**DATA SECTION:**
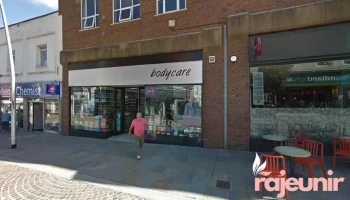 Murray's Pharmacy - Barrow-in-Furness - Alphega Pharmacy - Barrow-In-Furness La14 1Pu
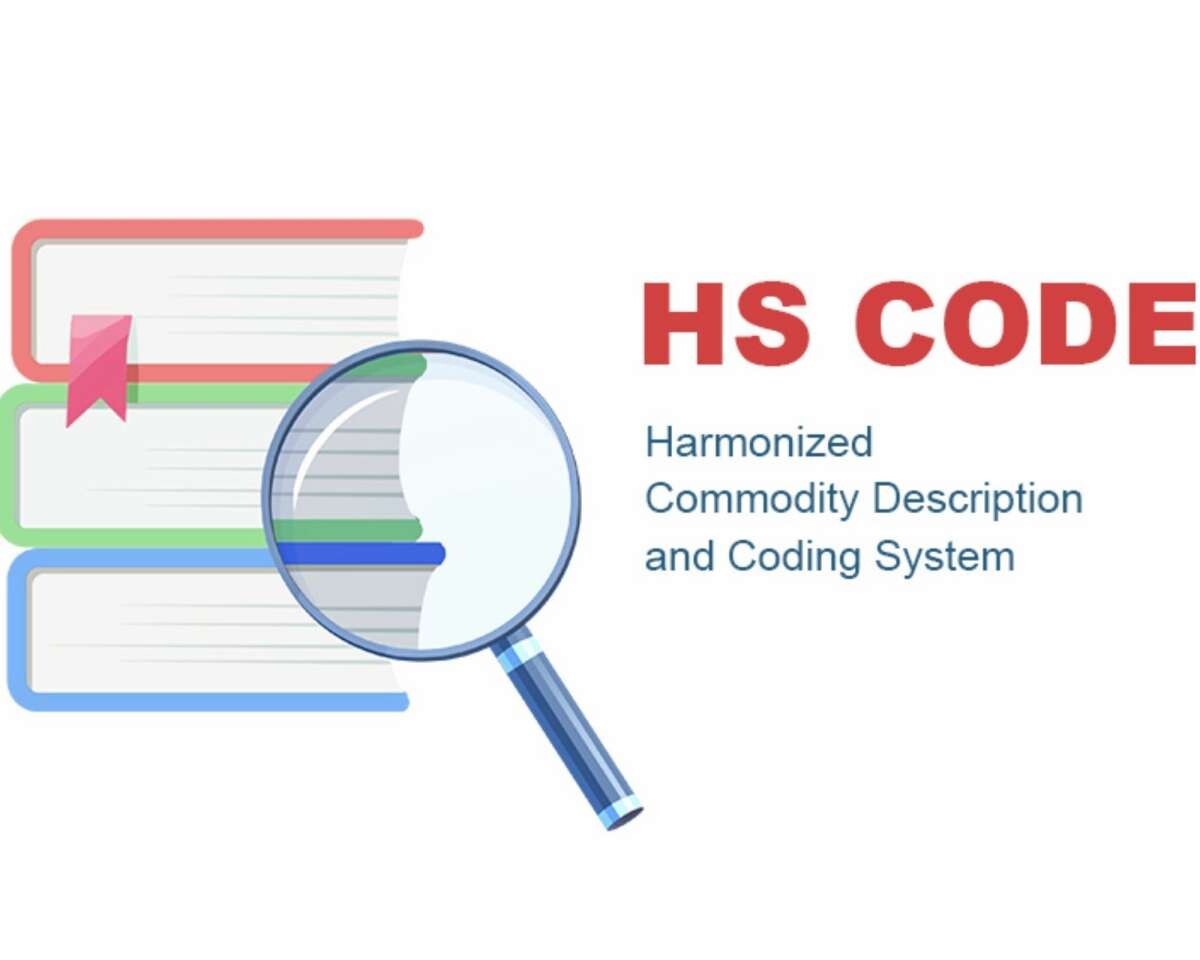 Hs code xe nâng tay là gì?
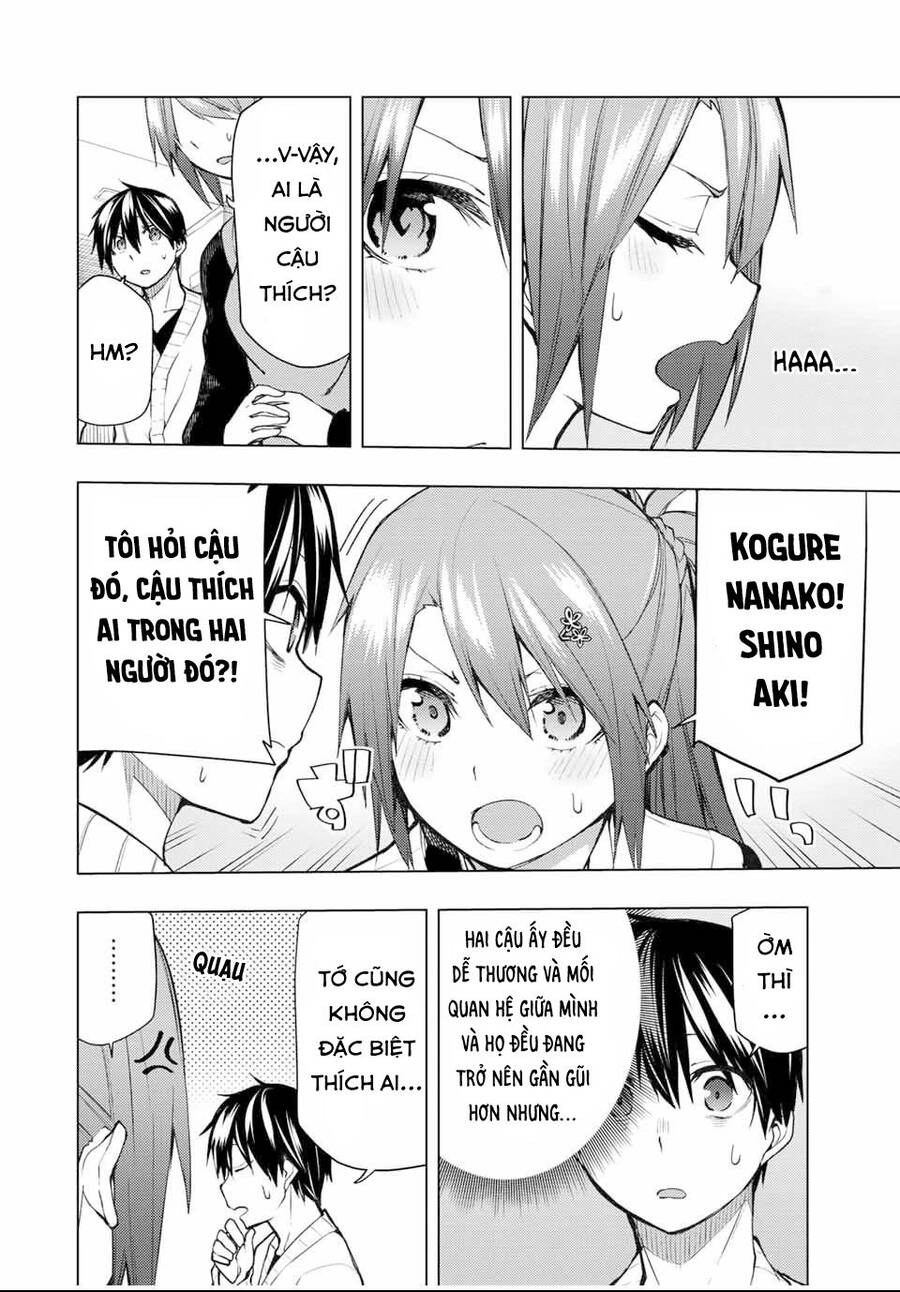 Remake Our Life! Chap 23 - Next Chap 24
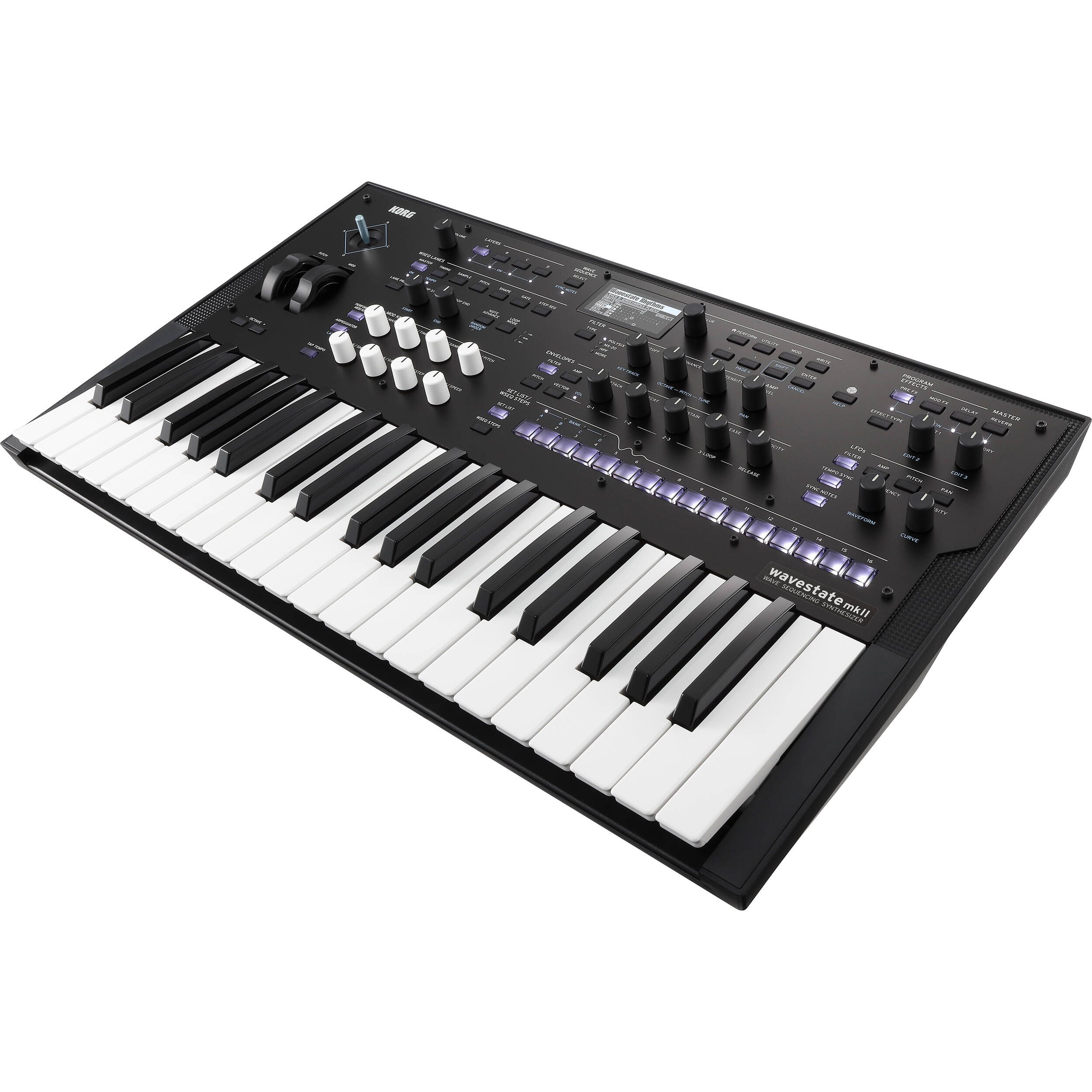Korg Wavestate MK2
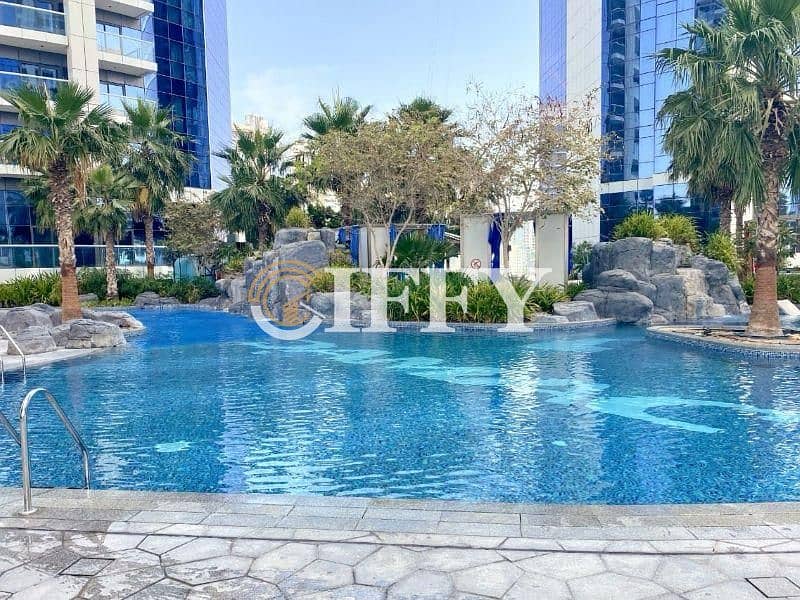 Upgraded 2-Bedroom | Burj Khalifa View | DAMAC Paramount | Business Bay| Multiple Units - Image 10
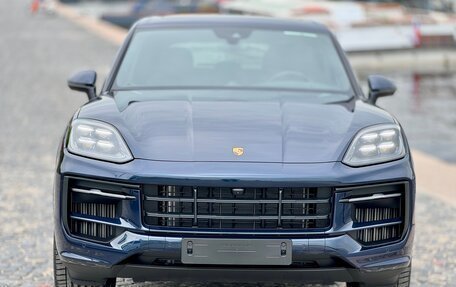 Porsche Cayenne III, 2024 год, 16 200 000 рублей, 2 фотография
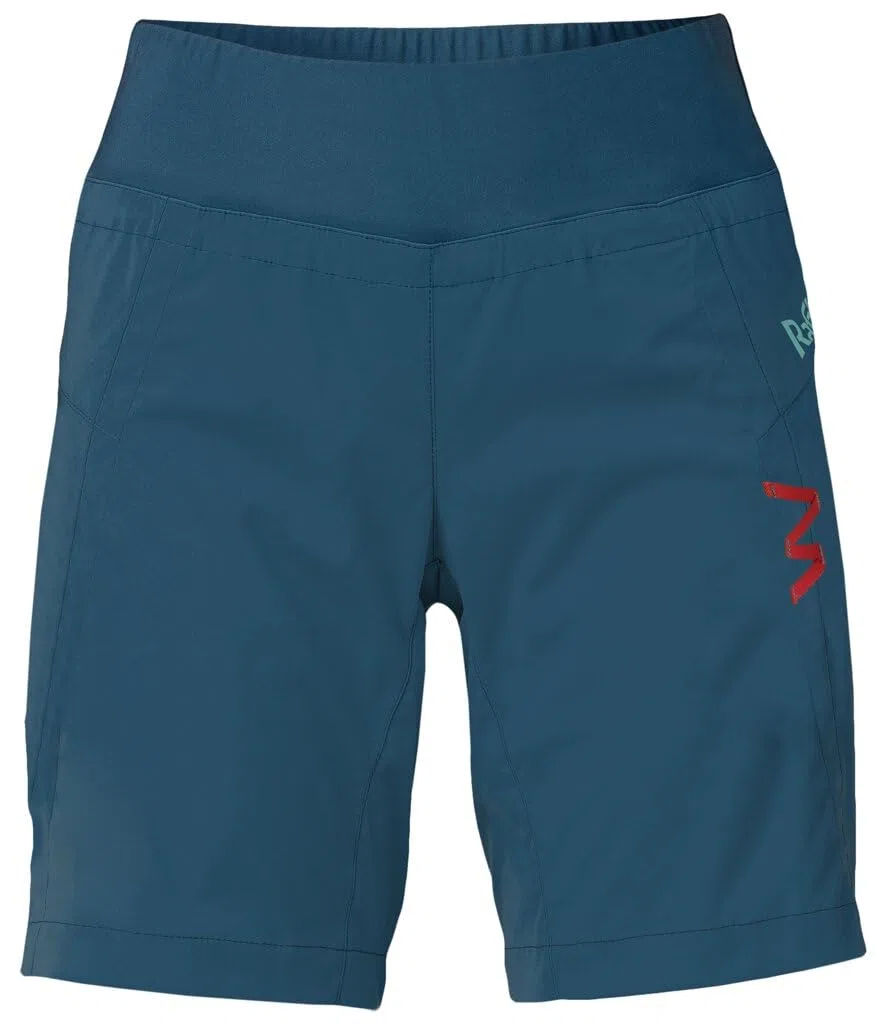 Rafiki Kurze Hose Marke Modell NOIA Stargazer 36
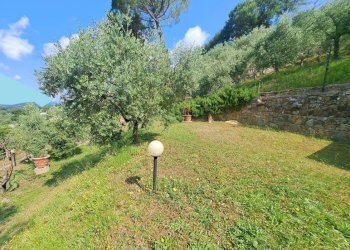 Terreno - Villa via di San Miniato, Signa - foto 7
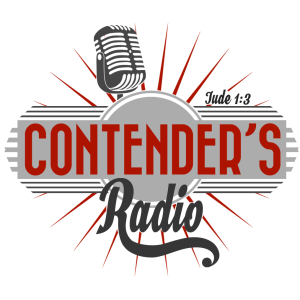 Contender’s Radio with Pastor Kevin Inman
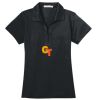 Women's Tech Pique Polo Thumbnail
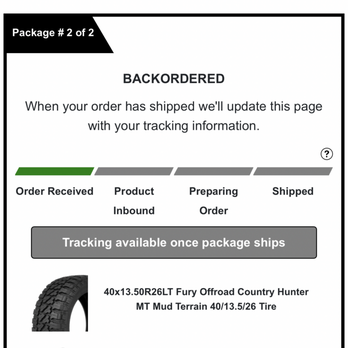 Custom Offsets - Tires Near Me - Wrightstown, Wisconsin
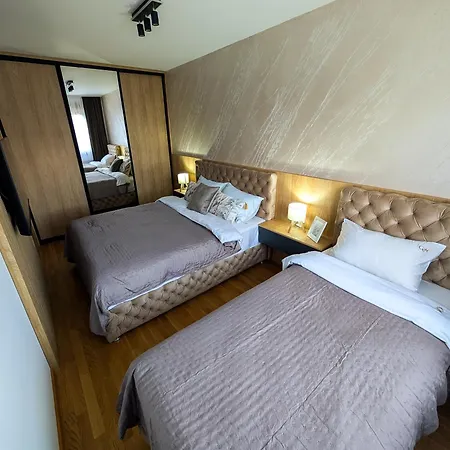 Greenwood Appartamento Zlatibor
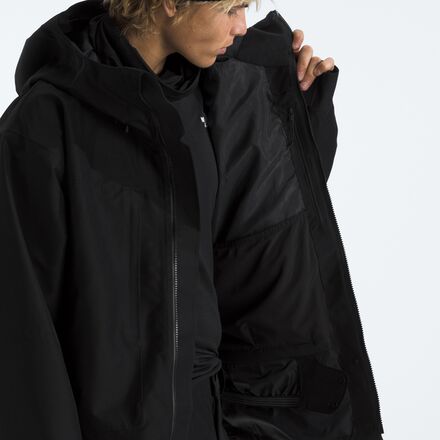 The North Face - GTX Hex Jacket - Men's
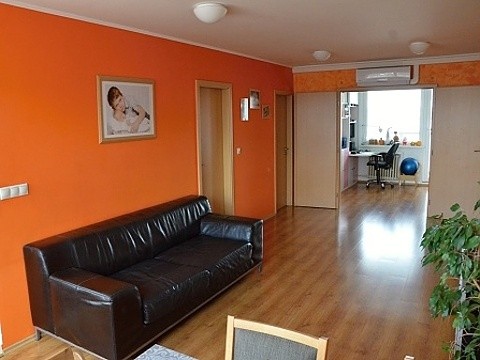 Prodej bytu 4+kk/L, DV, 91m2, Tavolníková, Praha 4 - Krč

**ACTION ITEM:** Please turn the records above into a numbered list, skipping any blank lines and leaving out the picture markers.

**SOLUTION TO THIS TASK:**
1.  Murray's Pharmacy - Barrow-in-Furness - Alphega Pharmacy - Barrow-In-Furness La14 1Pu
2.  Hs code xe nâng tay là gì?
3.  Remake Our Life! Chap 23 - Next Chap 24
4. Korg Wavestate MK2
5.  Upgraded 2-Bedroom | Burj Khalifa View | DAMAC Paramount | Business Bay| Multiple Units - Image 10
6.  Porsche Cayenne III, 2024 год, 16 200 000 рублей, 2 фотография
7.  Rafiki Kurze Hose Marke Modell NOIA Stargazer 36
8.  Terreno - Villa via di San Miniato, Signa - foto 7
9.  Contender’s Radio with Pastor Kevin Inman
10.  Women's Tech Pique Polo Thumbnail
11.  Custom Offsets - Tires Near Me - Wrightstown, Wisconsin
12.  Greenwood Appartamento Zlatibor
13.  The North Face - GTX Hex Jacket - Men's
14.  Prodej bytu 4+kk/L, DV, 91m2, Tavolníková, Praha 4 - Krč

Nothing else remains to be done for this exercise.